Action item A —
Translate this sentence from the equity investing text into Spanish: "Thus, the risk associated with investing directly is very high as compared to investing through a fund."
Action item B —
In the equity investing text's analogy, what kind of investing does riding a bicycle stand for?
Action item C —
Go on with the equity investing text, starting right after its final sentence.

Therefore, people should make their minds beforehand to remain invested for a longer period of

time in order to average out their returns over the period of time.

5) When it comes to investment what will be your suggestion to investors who look at equity or

stocks for their savings:-

a) Direct equity investment

b) Through equity fund

And why?

➢ Firstly, to learn how to ride a motorcycle a person first learns to ride a bicycle. This is how your

investments should also take place, in order to learn how to ride motorcycle i.e. investing through

direct equity one should first learn how to ride a bicycle i.e. investing through an equity fund. When

invested through an equity fund one gets the technical knowhow required for direct investing and

learns about the functioning of markets. Once a person is equipped with all the prerequisite

knowledge required to invest directly he or she can gradually withdraw money from funds and utilize

them in direct investments. Considering the same analogy, when a person riding a bicycle falls he or

she has minor injuries and the cost of repairing the bicycle is also not much. However, if a person riding

a motorcycle falls he or she has, perhaps, some major injuries and the cost of repairing the motorcycle

is also very high. Thus, the risk associated with investing directly is very high as compared to investing

through a fund. Therefore, unless and until a person is extremely confident about his investment

savings and has all the knowledge required to invest directly he or she should take the route of an

equity fund.

Data shown —
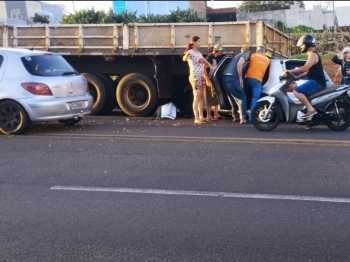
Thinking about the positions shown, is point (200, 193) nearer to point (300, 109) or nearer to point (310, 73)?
point (300, 109)

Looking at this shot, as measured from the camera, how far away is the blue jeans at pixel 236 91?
41.1ft

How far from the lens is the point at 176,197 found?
22.7ft

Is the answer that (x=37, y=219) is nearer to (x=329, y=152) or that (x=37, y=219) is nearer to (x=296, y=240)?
(x=296, y=240)

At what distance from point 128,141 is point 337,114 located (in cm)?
372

Expected output A —
Por lo tanto, el riesgo asociado con invertir directamente es muy alto en comparación con invertir a través de un fondo.

Expected output B —
Investing through an equity fund.

Expected output C —
6) What kind of investments would you advice to the millennial investors investing in the equity

market-

a) Investment giving regular income through dividends

b) Or investment in growth stock

➢ As stated earlier, people at the turn of their career have the ability to take bigger risk and that too for

a longer period of time. Therefore, millennial investors should invest in growth stocks to maximize

their wealth. On the other hand, dividend yielding stocks are for people who are willing to take less

risk and want to ensure regular income. Thus, when people get to an age where their expenses are at

peak and they want to ensure regular cash flow then dividend yielding stocks will suffice.

7) One thing you that you missed while reaching this position and would like to advise the

upcoming generation to incorporate it in themselves in order to become a better professional.

➢ One thing that I would like to advise the upcoming generation is to study people who are not successful

or those who have lost their wealth after creating a huge empire. What people do is the complete

opposite, people study those who are their peak right now to understand what one should do to

become successful. Who will be the next Warren Buffet we don’t know and what that person is doing

to become successful is also not accessible but stories of those who have lost all their wealth by

following some wrong practices is readily available. So, one should read them and get know not only

about what they should do but also be well-versed with what one should not do so that he can avoid

those practices.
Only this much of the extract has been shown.